- Opening Delimiter -

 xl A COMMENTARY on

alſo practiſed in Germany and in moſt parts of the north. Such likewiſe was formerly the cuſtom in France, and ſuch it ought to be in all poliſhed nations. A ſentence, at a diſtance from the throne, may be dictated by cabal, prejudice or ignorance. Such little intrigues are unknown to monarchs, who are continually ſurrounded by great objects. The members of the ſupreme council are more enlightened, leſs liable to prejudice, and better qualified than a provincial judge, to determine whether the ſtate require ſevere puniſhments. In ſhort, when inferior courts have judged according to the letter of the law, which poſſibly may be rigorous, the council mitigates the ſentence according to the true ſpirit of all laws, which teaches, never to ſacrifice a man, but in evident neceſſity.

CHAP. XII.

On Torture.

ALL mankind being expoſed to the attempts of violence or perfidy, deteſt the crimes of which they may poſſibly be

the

- Closing Delimiter -

= Exercise aim =
Copy, without any change, the run of lines from the one with "alſo practiſed in" through the end of the entries above.

= Exercise response =
alſo practiſed in Germany and in moſt parts of the north. Such likewiſe was formerly the cuſtom in France, and ſuch it ought to be in all poliſhed nations. A ſentence, at a diſtance from the throne, may be dictated by cabal, prejudice or ignorance. Such little intrigues are unknown to monarchs, who are continually ſurrounded by great objects. The members of the ſupreme council are more enlightened, leſs liable to prejudice, and better qualified than a provincial judge, to determine whether the ſtate require ſevere puniſhments. In ſhort, when inferior courts have judged according to the letter of the law, which poſſibly may be rigorous, the council mitigates the ſentence according to the true ſpirit of all laws, which teaches, never to ſacrifice a man, but in evident neceſſity.

CHAP. XII.

On Torture.

ALL mankind being expoſed to the attempts of violence or perfidy, deteſt the crimes of which they may poſſibly be

the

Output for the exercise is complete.